** EXERCISE BRIEF **
Please set down the data again exactly, minus the pictures.

** COLLECTED MATERIAL **
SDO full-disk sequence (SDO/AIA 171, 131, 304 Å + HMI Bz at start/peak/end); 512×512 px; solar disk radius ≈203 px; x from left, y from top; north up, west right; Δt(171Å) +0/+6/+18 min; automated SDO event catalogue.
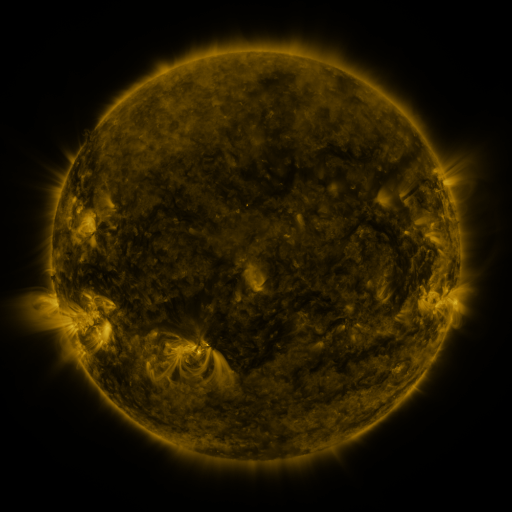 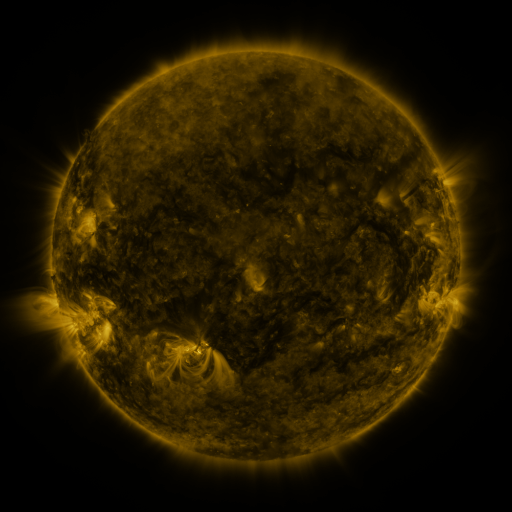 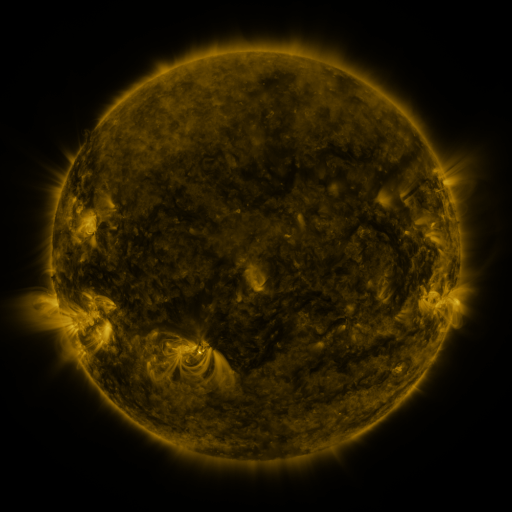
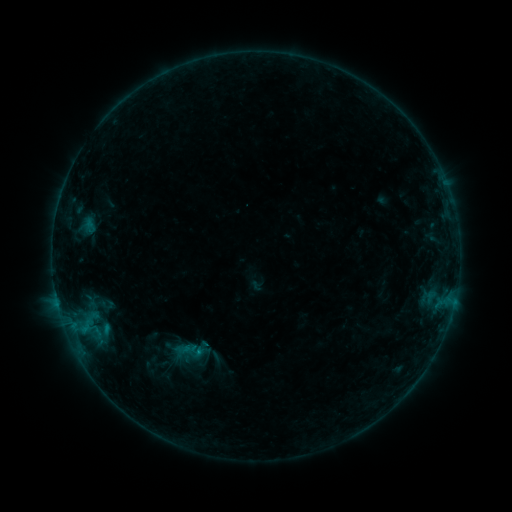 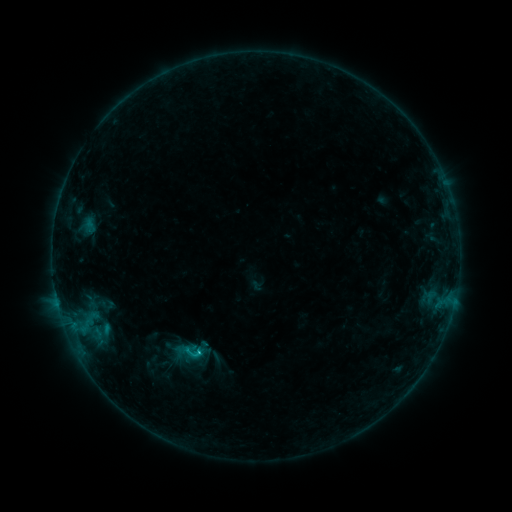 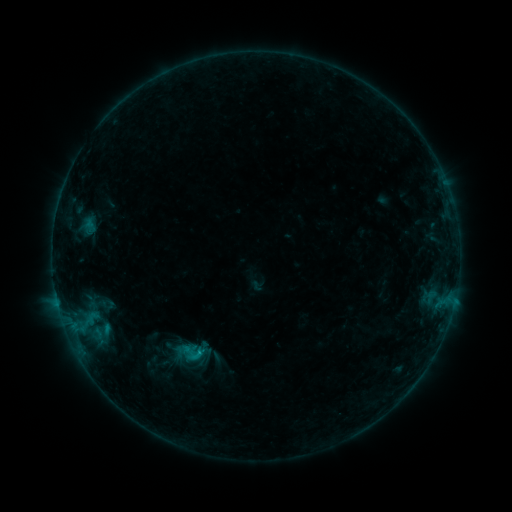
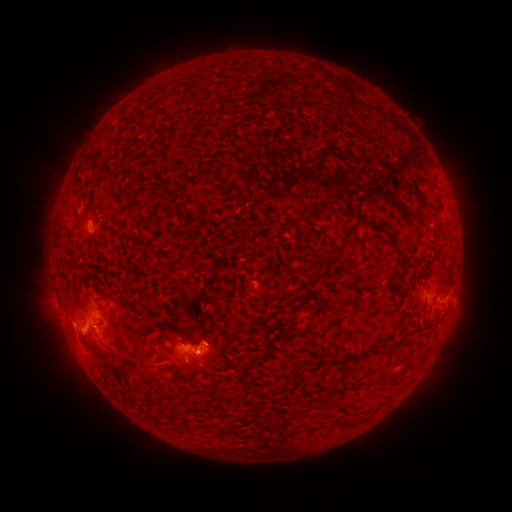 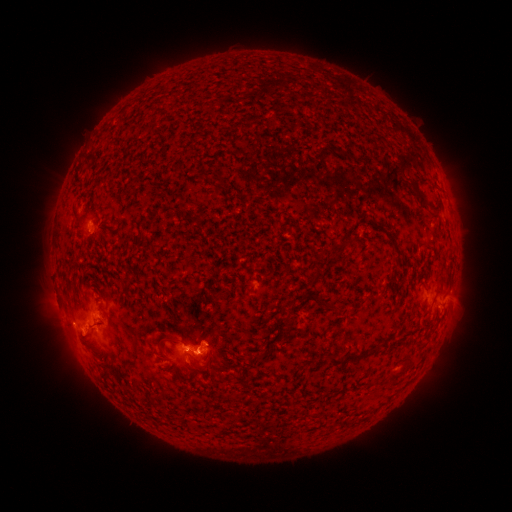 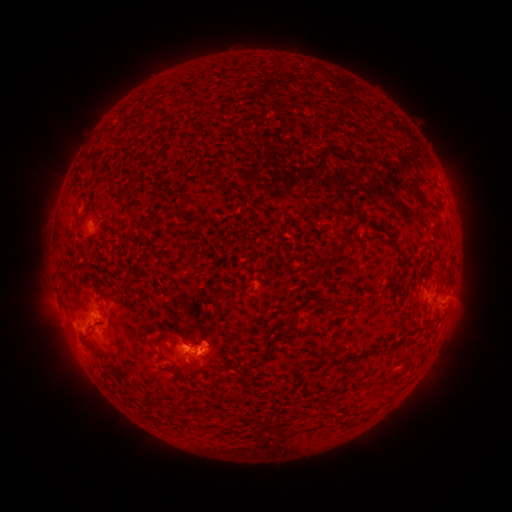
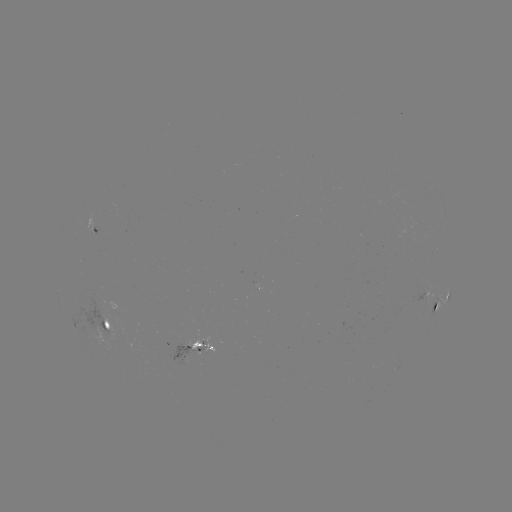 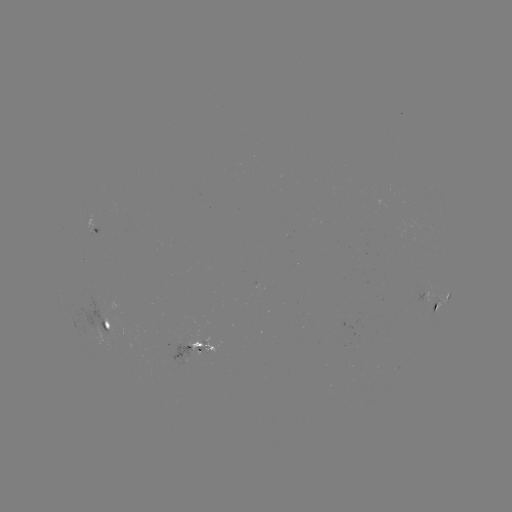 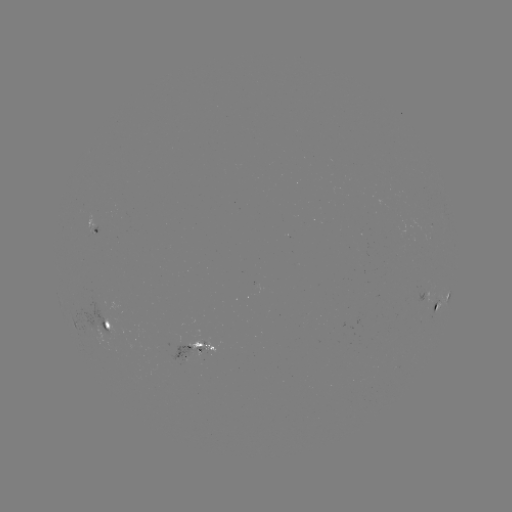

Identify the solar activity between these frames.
C1.0 flare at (200, 351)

** RESPONSE **
SDO full-disk sequence (SDO/AIA 171, 131, 304 Å + HMI Bz at start/peak/end); 512×512 px; solar disk radius ≈203 px; x from left, y from top; north up, west right; Δt(171Å) +0/+6/+18 min; automated SDO event catalogue.

Identify the solar activity between these frames.
C1.0 flare at (200, 351)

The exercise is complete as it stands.